▶ [元の文章]:
☆ ☆ ☆ ☆ ☆

アルク社の通信講座「1000時間ヒアリングマラソン」は有名ですが、ヒアリングマラソンには他にもたくさん種類があるということをご存知でしょうか?
全種類の比較は以前別の記事でまとめましたが、今回はその中でも質問をいただくことが多かったヒアリングマラソン中級コースをレビューしてみたいと思います。
ヒアリングマラソンに興味があるけど英語力に自信がない、1000時間の方とどう違うのか分からないという方は是非最後までお読みください。
アルクヒアリングマラソン中級コースとは?
ヒアリングマラソン中級は、1000時間ヒアリングマラソンと名前こそ似ていますが中身は全く違います。
ものすごく簡単に言うと、1000時間ヒアリングが中上級者向けの生きた英語のシャワーだとすると、ヒアリング中級は初心者向け座学です。
では、もう少し詳しくヒアリング中級の特徴を見ていきましょう。
多少の英語は聞き取れる人が本場の英語に慣れるための教材
ヒアリングマラソン中級コースは、多少英語が分かるようになった人が英語圏での実生活にも対応できるリスニングスキルを身につけることを目的としています。
旅行中、道案内などの短い英語なら何とか聞き取れるものの、ネイティブ同士の会話や長い英語は全然分からないという人が、ネイティブの会話にも対応できるよう徹底的に耳を慣らすための講座です。
現在TOEIC400〜450点くらいの人向け
アルクの公式サイトには特に記述がありませんが、ヒアリング1000時間がTOEIC550点の人向けということや、実際私が音声を聞いてみた感覚で言うと、ヒアリング中級は現在TOEIC400〜450点の人向けではないかと思います。

☆ ☆ ☆ ☆ ☆

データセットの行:

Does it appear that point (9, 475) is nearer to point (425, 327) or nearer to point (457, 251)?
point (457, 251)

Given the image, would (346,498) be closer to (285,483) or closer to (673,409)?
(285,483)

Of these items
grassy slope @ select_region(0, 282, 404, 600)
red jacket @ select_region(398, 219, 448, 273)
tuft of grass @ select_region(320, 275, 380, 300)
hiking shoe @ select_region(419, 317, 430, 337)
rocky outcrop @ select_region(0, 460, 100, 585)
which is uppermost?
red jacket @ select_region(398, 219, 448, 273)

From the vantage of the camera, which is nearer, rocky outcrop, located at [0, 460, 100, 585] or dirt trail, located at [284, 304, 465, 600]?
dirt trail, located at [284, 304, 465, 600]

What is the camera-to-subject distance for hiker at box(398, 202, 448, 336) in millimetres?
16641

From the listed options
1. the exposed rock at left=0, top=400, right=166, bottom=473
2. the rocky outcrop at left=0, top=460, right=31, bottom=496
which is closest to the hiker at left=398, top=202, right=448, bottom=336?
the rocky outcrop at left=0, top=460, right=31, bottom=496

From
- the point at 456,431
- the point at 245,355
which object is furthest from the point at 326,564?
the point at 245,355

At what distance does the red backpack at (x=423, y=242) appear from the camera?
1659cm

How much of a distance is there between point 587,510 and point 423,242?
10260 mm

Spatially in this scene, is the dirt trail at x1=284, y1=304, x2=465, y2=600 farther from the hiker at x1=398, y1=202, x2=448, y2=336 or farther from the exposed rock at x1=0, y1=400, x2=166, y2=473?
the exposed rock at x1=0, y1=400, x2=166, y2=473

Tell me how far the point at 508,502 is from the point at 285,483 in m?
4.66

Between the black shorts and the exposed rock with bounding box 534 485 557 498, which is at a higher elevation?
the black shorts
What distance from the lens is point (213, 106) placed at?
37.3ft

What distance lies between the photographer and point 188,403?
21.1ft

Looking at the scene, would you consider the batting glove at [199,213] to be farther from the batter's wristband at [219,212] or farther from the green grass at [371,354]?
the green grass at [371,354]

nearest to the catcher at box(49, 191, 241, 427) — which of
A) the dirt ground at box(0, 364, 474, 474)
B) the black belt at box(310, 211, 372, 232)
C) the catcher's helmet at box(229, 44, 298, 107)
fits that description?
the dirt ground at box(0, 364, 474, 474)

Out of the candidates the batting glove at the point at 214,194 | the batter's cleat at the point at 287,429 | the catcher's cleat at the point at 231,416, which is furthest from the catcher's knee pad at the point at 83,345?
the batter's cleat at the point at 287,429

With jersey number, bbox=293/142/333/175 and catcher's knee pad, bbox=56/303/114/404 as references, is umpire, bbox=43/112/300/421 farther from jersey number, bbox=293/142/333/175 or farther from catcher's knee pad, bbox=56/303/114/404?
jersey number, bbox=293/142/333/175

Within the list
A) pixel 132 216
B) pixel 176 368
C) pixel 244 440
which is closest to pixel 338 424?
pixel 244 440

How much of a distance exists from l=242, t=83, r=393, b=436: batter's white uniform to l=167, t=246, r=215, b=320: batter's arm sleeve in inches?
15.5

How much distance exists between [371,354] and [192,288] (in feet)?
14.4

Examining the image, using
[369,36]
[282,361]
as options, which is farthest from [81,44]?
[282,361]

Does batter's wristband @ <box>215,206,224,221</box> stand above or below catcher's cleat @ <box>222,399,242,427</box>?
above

☆ ☆ ☆ ☆ ☆

ヒアリングマラソン中級コースのレビュー記事の続きを、最後の文のあとから書き進めてください。

▶ [最終的な答え]:
音声の速度はネイティブの日常会話よりかなりゆっくりではありますが、それでも450点レベルの人には難しいと感じられるくらい十分やりごたえがあると思います(ナチュラルスピードだと書かれていますが、実際のネイティブの発音はもっと早くて聞き取りにくい省エネ発音であることが多いです)。
今TOEIC500点に満たない人がいきなり1000ヒアリングマラソンをやると挫折する可能性が高いので、1000時間の方に興味がある方はまずは中級を受講するかNHKラジオ講座などの別の方法でリスニング力を鍛えてから1000時間を受講することをおすすめします。
TOEIC対策シリーズのような座学型
ヒアリングマラソン中級コースは、TOEIC対策コースと同様テキストを見て音声を聞き、決められた課題をこなすスタイルです。
TOEIC対策コースがTOEIC受験対策に特化している一方、ヒアリングマラソン中級コースはヒアリング能力全体を高めるための講座になっています。 TOEIC形式のリスニング問題もあるので、TOEICリスニングパートの対策にもなりますよ。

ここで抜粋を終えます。